Unto our subject and his wife have been born three children: Nettie T., now the wife of Charles Conklin, resides near Kempton, Illinois. She is a graduate of the state normal school and for ten years engaged in teaching in Putnam county, at one time being principal of the schools of Granville. She now has three children. Lorena, the second member of the Dahl family, is acting as housekeeper for her brother, Percy E., in Missouri. She pursued a two and a half years' course in the state normal school of Illinois and she, too, has taught school in Putnam county. The only son, Percy E. Dahl, went to Missouri in the spring of 1905 and there purchased and is improving a farm of ninety-nine acres.

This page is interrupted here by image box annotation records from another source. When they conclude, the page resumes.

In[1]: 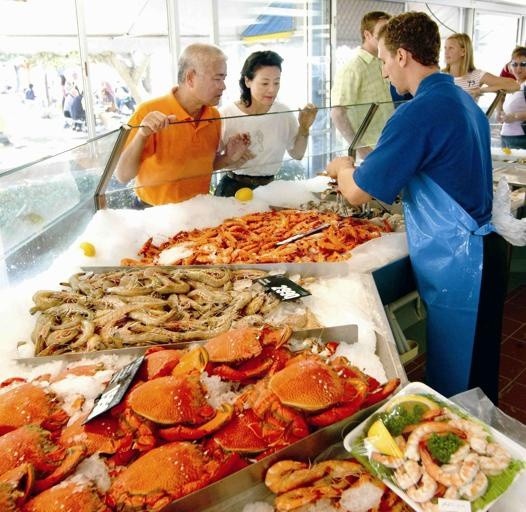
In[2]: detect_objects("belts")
[226,171,272,186]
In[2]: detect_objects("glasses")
[511,62,526,67]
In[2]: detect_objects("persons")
[490,44,526,148]
[24,83,35,100]
[439,31,521,105]
[500,45,523,81]
[113,42,253,212]
[69,85,86,132]
[323,9,511,411]
[214,49,320,199]
[327,8,397,163]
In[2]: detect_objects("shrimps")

Since 1861 Mr. Dahl has been a member of the Baptist church but during the past few years has attended the Congregational church, of which his wife is a member. He is a strictly temperate man and his views upon this question are indicated through the stalwart support which he gives to the Prohibition Party. He has served as a member of the village board for a number of years and community interests find in him a stalwart champion, who does all in his power to promote reform, progress and improvement. He belongs to Hennepin post, G. A. E., and since becoming a naturalized American citizen has manifested a loyalty to this country and her institutions unsurpassed by her native-born sons.